What exactly does "@safe" mean?
Jonathan M Davis
jmdavisProg at gmx.com
Sun Jun 2 01:50:02 PDT 2013
On Sunday, June 02, 2013 09:59:08 monarch_dodra wrote:
> On Saturday, 1 June 2013 at 22:15:00 UTC, Jonathan M Davis wrote:
> > On Saturday, June 01, 2013 23:41:32 monarch_dodra wrote:
> >> Now, it was *my* fault for calling emplace with an already
> >> built
> >> object, but it was the (@trusted) emplace that clobbered-it.
> >
> > Well, given that the safety of the operation relies on what's
> > being passed in,
> > the operation itself can't reasonably be marked as @safe,
> > because you can't
> > guarantee that the operation isn't going to corrupt memory.
>
> But isn't that exactly the same as my "void foo(int* p) @safe{*p
> = 0}" example ? That relies on what is being passed in to
> guarantee safety :/
>
> @confused
I don't know. The function isn't doing anything unsafe in and of itself. foo
_can_ be marked as @safe, because none of the operations that it's doing are
unsafe. The problem is when the caller does something unsafe. So, maybe that's
the answer. It's the caller which can't be marked as @safe, because it's doing
something stupid. foo isn't doing anything unsafe, so it _can_ be @safe.

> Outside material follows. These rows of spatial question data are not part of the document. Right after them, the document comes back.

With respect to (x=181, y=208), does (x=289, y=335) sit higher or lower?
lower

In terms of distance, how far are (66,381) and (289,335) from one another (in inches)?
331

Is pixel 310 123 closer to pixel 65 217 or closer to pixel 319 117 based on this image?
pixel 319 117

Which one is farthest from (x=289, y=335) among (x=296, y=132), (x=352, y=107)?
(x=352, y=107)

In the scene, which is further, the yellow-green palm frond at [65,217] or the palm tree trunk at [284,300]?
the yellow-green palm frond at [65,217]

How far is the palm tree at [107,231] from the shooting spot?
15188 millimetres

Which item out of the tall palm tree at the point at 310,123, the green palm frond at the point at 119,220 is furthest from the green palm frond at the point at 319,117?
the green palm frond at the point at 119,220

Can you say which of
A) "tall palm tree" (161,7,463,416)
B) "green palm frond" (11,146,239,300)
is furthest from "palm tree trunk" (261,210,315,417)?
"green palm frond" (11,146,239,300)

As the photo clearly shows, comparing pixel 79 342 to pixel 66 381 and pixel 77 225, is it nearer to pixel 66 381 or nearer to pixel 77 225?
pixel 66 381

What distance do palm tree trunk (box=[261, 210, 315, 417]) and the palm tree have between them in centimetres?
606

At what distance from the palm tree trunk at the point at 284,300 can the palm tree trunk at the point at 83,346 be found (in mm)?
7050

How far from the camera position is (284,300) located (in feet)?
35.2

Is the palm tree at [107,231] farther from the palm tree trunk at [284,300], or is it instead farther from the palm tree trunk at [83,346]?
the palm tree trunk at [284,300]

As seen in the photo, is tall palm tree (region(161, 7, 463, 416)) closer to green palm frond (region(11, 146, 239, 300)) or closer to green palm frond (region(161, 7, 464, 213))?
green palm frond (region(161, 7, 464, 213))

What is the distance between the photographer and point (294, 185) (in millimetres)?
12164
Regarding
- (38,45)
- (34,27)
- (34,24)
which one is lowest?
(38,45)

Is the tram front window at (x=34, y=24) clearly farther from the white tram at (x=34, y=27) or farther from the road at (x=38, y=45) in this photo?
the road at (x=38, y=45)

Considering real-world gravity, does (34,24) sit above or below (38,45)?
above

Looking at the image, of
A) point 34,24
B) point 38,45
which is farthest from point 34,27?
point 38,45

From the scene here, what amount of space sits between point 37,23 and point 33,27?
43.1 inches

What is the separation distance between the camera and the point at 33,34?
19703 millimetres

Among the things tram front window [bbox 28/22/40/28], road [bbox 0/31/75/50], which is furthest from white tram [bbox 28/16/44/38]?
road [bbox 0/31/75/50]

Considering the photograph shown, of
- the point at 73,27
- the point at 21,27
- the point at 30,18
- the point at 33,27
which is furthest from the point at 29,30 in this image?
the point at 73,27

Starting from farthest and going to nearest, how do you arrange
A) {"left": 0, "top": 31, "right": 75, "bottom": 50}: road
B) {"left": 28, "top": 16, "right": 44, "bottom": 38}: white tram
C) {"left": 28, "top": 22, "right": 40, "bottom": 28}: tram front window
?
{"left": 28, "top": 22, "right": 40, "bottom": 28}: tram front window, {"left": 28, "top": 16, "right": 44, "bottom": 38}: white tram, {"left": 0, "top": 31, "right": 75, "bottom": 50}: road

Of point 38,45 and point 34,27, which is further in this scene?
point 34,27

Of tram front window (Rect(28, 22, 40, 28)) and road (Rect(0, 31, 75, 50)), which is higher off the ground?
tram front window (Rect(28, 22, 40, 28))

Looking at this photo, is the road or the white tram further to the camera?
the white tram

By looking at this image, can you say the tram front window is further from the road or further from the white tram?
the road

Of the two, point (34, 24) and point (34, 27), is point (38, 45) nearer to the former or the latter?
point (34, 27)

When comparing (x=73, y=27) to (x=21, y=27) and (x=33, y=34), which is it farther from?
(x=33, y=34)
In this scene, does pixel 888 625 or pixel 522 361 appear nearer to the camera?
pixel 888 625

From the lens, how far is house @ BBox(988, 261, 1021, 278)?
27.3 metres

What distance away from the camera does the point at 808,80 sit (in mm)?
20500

I think that part of the problem is the fact that @safety is generally viewed
with the idea that unsafe stuff is called by safe stuff and not that unsafe stuff
is called by safe stuff. And these cases under discussion are cases where the
safe stuff ends up corrupting stuff if called from unsafe stuff.
So, maybe emplace should be marked as @trusted (assuming that it can't corrupt
anything if called from an @safe function and that its safety does not depend
on its arguments). It _is_ a bit of a tough topic though.